Vers un marché européen unifié ?
Les fortes disparités qui existent au sein de l'Europe, ont jusqu'alors freiné les échanges transfrontaliers. Mais Susanne Czech ne baisse pas pour autant les bras. " D'ici 2015, 50% des consommateurs en Europe devrait acheter en ligne, et 20% dans un autre pays d'Europe ". Pour l'heure, cet objectif est encore loin d'être atteint. Selon Eurostat, en 2013, seuls 10% à 11% des consommateurs achètent dans un pays autre, que celui dans lequel ils résident.
Il faut dire que les freins au développement du e-commerce transfrontalier sont encore nombreux : Lois différentes selon le pays d'achat et/ou de vente, moyens de paiement spécifiques, règles de protection des données personnelles à géométrie variable, délais et frais de livraisons non unifiés, etc.
Mais l'Union européenne travaille activement à harmoniser le cadre réglementaire, afin d'aider à créer une cohérence entre les pays, sur tous ces points. " Mais l'UE doit encore faire face à la peur des gouvernements nationaux d'une ingérence trop forte de l'Europe dans le droit national ", déplore Susanne Czech.

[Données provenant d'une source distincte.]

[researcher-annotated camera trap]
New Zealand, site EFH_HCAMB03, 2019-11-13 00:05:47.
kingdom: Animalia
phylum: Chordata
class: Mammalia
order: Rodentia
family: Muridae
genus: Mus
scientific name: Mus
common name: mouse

" Nous ne devons pas attendre les politiciens pour agir "
Malgré ces apparentes difficultés, certains e-commerçant français ont fait le pari de s'internationaliser en Europe. C'est notamment le cas de Thierry Petit, co-fondateur du site de ventes événementielles Showroomprive.com. A la tête d'une société qui devrait générer pas moins de 350 millions d'euros de chiffre d'affaires en 2013, il croit au potentiel de l'Europe : " 25% de notre activité provient de l'international. L'Europe est capital pour Showroomprivé car beaucoup de marques de mode avec lesquelles nous travaillons sont européennes, et ont une notoriété mondiale ". Aussi, le principal concurrent de Showroomprivé, le géant Vente-Privée.com, " très fort en France, ne l'est paradoxalement pas tant que ça en Europe ". C'est donc un moyen de gagner " facilement " des parts de marché, et gagner en croissance et donc en chiffre d'affaires.
Mais Thierry Petit reste lucide et réaliste sur les difficultés de conquérir ce vaste marché. " Il a la particularité d'être très fragmenté, sur le moyens de paiements par exemple, mais aussi sur les lois, ou encore le niveau de maturité du consommateur, qui soulève de vraies questions sur la manière dont le site doit se positionner ".
Par exemple le consommateur espagnol va avant tout rechercher des prix très bas, tandis que dans les pays plus matures comme le Royaume-Uni ou les pays scandinaves, c'est la qualité de service et l'expérience d'achat associée à l'offre qui prévalent.
Mais Thierry Petit maintient le cap. Et en dépit de toutes ces différences, difficultés, et autres freins, reste convaincu de l'intérêt de s'internationaliser en Europe, et de le faire rapidement : " L'Europe est complexe mais accessible à tout le monde. " Il ne faut pas attendre que les politiques prennent des décisions pour agir, au risque d'arriver trop tard ".